Stored records:
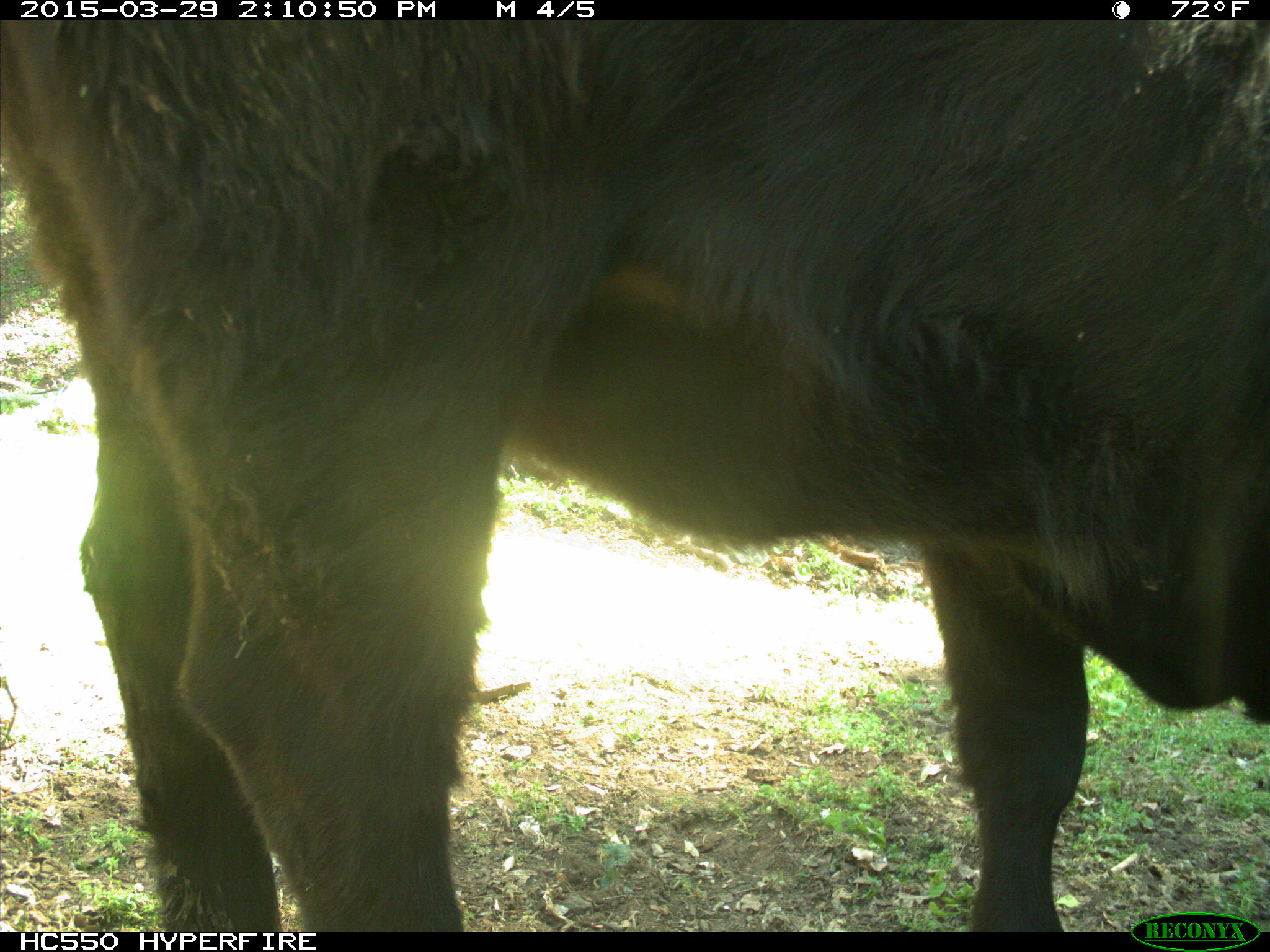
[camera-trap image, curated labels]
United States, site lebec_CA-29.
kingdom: Animalia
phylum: Chordata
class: Mammalia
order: Artiodactyla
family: Bovidae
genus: Bos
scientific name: Bos taurus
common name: domestic cow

▶ **WHAT YOU HAVE TO DO**
Retype exactly, please, only the lines of the entries that run from the one containing "kingdom: Animalia" to the last.

▶ **TASK ANSWER**
kingdom: Animalia
phylum: Chordata
class: Mammalia
order: Artiodactyla
family: Bovidae
genus: Bos
scientific name: Bos taurus
common name: domestic cow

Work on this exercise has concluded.